First, Giambi is getting on base at a much more prolific pace than Sheffield so far this year. Sheffield, with a contract extension and who knows what else hanging over his head, isn’t off to a horrible start, but he’s not off to a Sheffieldian start. He’s slugging .538 with 3 home runs and 11 RBI this year. But his OBP is at .309, just 21 points higher than his .288 average. With a career OBP .100 points higher than his career batting average, Sheffield is exhibiting a noted lack of patience at the plate in the early goings this season.
Giambi, on the other hand, has been on base nearly always it seems. He is hitting .344/.543/.781. He won AL Player of the Week last week after hitting 4 home runs and getting on base 70 percent of the time. With Jeter and Damon both getting on base nearly 45 percent of the time, putting Giambi third would give Alex Rodriguez a ridiculous number of RBI chances and many with no out. The Yanks would have the added bonus though of having their number one OBP guy and arguably their biggest power threat batting in front of Alex Rodriguez and Gary Sheffield. Not to insult Hideki Matsui and Jorge Posada, but Giambi would see even more pitches to hit in the three hole than he does in the five hole.

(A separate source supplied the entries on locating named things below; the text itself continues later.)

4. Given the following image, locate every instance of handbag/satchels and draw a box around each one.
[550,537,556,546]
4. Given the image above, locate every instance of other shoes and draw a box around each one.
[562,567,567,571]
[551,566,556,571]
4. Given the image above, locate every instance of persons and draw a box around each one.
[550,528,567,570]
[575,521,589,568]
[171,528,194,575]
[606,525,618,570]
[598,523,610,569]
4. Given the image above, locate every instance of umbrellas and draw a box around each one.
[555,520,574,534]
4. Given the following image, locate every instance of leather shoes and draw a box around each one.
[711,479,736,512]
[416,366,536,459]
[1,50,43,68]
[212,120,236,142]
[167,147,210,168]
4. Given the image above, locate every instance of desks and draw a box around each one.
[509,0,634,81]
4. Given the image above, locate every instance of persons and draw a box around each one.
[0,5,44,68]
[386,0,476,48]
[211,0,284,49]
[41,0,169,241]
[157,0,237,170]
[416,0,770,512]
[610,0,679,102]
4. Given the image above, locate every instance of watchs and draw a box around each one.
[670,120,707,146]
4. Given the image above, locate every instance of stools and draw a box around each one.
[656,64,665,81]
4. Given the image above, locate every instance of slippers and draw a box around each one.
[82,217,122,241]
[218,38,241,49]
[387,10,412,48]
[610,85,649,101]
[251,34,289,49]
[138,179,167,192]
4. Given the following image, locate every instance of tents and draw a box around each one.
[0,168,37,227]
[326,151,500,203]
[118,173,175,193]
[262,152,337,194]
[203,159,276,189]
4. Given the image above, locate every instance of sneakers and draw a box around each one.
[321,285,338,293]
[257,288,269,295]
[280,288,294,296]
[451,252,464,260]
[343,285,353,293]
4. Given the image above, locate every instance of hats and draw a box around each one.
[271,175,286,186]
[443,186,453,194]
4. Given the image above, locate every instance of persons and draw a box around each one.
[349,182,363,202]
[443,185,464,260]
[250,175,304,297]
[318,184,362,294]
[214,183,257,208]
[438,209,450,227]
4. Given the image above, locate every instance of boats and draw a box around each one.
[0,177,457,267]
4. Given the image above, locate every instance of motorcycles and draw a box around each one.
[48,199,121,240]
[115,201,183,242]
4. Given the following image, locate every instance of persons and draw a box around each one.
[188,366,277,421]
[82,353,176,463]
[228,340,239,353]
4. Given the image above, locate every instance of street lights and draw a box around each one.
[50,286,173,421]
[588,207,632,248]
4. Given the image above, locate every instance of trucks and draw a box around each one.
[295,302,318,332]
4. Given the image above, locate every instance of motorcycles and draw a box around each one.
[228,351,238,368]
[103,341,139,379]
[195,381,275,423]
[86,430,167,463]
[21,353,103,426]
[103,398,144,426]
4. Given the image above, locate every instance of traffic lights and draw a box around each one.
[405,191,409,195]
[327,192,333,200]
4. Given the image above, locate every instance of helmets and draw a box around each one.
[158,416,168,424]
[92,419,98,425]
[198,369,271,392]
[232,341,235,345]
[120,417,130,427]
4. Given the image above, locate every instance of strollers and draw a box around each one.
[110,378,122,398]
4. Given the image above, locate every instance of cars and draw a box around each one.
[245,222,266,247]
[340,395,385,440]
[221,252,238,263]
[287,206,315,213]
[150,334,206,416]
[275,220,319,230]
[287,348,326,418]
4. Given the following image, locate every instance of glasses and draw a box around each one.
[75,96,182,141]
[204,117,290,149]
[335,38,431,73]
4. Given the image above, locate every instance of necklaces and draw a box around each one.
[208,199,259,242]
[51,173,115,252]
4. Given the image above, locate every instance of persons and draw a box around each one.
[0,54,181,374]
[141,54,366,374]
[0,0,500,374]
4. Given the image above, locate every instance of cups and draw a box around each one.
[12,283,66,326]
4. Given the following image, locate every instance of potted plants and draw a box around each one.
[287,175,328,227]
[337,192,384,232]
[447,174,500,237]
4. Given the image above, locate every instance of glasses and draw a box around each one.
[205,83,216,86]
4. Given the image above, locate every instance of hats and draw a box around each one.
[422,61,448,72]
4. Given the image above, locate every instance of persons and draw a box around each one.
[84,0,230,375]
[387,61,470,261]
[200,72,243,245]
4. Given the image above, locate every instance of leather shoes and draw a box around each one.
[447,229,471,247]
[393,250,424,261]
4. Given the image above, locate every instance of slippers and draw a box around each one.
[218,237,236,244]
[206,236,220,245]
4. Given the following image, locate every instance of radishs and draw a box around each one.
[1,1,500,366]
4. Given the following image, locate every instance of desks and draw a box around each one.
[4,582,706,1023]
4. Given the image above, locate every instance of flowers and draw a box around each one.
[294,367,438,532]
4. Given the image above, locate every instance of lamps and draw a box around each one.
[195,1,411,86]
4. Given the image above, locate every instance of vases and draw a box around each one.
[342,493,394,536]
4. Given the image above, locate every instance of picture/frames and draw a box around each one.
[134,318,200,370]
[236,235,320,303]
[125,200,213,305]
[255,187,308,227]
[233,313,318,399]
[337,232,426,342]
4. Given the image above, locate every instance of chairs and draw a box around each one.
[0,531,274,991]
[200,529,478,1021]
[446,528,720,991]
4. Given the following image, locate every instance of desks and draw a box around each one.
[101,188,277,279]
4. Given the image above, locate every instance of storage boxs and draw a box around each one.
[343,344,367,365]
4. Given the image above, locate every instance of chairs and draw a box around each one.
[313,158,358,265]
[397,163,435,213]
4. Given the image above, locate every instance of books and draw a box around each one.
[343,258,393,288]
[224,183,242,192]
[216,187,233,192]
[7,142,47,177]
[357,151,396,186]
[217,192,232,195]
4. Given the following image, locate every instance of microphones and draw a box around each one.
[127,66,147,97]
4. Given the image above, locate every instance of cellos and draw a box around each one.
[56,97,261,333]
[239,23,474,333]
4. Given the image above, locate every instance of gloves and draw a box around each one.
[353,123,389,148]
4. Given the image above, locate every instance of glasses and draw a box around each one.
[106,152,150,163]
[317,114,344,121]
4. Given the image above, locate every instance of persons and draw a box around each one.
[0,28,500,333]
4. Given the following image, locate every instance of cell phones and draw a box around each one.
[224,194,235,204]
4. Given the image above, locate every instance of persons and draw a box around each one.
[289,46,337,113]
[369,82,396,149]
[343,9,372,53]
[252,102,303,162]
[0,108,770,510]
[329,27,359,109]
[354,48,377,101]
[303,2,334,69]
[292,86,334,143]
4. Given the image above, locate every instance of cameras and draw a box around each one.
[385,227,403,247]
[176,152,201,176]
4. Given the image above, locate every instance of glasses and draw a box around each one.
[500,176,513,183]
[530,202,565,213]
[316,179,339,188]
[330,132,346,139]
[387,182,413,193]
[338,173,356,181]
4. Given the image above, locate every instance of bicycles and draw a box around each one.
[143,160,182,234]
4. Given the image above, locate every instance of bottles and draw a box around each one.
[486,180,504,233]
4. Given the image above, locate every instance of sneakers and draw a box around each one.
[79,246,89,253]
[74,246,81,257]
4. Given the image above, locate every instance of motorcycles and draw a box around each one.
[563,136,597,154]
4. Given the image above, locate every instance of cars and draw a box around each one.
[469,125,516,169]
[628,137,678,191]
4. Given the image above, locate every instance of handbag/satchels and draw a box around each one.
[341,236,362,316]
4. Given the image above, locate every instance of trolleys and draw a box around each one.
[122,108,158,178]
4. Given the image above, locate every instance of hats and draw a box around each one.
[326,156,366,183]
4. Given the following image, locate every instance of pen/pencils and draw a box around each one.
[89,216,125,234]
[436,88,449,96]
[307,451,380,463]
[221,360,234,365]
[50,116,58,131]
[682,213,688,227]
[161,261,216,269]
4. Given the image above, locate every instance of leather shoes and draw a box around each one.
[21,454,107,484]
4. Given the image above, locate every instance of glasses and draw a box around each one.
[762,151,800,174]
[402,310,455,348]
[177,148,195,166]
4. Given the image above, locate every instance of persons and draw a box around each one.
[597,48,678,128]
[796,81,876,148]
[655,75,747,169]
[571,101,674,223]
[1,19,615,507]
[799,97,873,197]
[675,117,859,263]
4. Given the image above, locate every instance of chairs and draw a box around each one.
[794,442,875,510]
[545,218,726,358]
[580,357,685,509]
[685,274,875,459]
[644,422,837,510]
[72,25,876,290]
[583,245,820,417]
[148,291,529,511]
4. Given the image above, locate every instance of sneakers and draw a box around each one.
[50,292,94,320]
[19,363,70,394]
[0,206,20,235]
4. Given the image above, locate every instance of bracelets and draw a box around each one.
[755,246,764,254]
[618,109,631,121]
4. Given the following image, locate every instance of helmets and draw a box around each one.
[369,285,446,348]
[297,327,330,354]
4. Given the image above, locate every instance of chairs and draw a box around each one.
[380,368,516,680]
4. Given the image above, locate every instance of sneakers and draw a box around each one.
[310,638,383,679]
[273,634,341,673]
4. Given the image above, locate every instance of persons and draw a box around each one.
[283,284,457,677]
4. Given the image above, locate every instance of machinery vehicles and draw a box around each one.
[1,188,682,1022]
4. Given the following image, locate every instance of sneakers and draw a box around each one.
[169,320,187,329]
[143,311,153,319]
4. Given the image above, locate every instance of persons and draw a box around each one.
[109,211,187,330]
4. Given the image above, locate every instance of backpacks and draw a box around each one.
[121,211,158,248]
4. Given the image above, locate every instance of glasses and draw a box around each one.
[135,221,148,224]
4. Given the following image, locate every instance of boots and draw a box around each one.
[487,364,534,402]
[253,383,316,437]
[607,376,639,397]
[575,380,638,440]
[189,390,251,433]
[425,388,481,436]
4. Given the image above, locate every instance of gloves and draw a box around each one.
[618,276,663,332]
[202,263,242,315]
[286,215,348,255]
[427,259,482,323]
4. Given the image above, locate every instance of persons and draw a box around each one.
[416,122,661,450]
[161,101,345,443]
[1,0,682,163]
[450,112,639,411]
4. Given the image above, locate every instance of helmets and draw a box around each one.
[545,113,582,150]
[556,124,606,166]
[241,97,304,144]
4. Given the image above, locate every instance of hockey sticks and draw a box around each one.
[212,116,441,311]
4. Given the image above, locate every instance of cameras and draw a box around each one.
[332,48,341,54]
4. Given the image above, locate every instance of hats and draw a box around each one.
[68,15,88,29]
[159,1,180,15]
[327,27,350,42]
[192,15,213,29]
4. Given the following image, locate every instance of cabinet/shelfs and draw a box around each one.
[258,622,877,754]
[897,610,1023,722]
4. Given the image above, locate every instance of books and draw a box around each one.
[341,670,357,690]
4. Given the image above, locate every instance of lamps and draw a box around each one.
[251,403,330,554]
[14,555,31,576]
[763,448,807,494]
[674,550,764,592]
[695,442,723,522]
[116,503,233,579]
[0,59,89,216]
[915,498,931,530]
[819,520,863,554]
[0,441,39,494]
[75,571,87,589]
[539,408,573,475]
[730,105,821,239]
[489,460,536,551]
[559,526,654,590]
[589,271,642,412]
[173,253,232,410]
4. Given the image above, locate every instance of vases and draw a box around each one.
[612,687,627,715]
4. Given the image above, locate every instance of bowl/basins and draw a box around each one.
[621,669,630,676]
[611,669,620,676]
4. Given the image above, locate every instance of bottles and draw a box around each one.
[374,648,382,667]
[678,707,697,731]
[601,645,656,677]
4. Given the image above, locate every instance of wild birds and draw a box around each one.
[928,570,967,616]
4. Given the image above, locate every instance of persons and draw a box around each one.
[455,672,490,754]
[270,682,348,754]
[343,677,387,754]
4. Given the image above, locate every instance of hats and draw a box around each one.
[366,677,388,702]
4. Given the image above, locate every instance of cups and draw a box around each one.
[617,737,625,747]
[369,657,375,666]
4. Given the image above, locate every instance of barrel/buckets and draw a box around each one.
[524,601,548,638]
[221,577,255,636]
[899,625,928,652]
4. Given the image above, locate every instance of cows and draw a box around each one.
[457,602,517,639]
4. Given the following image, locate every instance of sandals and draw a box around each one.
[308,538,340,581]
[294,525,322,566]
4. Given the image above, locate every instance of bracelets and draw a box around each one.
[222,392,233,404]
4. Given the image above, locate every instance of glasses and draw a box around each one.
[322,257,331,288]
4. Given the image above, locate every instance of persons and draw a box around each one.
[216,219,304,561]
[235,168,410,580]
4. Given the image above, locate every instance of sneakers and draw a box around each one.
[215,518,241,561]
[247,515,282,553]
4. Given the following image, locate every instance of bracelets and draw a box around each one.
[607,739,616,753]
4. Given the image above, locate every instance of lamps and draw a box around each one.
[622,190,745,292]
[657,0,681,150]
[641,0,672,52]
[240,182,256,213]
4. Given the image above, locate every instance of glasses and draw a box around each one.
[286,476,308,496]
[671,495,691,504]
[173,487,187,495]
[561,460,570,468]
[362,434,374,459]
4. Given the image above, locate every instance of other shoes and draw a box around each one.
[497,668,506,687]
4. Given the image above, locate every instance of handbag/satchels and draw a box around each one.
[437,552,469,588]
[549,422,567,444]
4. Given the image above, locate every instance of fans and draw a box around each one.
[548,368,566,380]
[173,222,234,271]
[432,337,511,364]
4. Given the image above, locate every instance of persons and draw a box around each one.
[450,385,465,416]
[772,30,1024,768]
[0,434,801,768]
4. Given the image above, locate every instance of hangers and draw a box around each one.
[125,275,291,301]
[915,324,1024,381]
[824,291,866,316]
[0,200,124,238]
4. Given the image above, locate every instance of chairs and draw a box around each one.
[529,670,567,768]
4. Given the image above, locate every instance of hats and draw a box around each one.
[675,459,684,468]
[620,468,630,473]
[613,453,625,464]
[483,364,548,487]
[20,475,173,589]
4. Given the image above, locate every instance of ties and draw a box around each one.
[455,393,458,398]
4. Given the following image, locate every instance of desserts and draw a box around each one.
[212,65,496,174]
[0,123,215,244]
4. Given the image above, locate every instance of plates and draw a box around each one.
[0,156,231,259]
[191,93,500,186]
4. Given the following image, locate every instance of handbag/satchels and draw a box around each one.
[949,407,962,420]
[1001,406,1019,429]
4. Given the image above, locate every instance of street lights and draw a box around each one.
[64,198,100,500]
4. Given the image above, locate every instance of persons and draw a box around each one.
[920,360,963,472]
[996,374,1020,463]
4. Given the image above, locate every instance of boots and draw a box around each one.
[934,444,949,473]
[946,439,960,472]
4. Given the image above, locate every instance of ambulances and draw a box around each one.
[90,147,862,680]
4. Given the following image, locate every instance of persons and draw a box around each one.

So with their next 15 games against American League East competitors, it’s time for the Yankees to show their true mettle. If they can avoid the offensive slumps that come in between spurts of ridiculous offense, these next 15 games could begin to show some separation among AL East teams. And if Joe Torre is willing to get a little creative with his lineup card, the Yanks just might blow by team offensive records this year.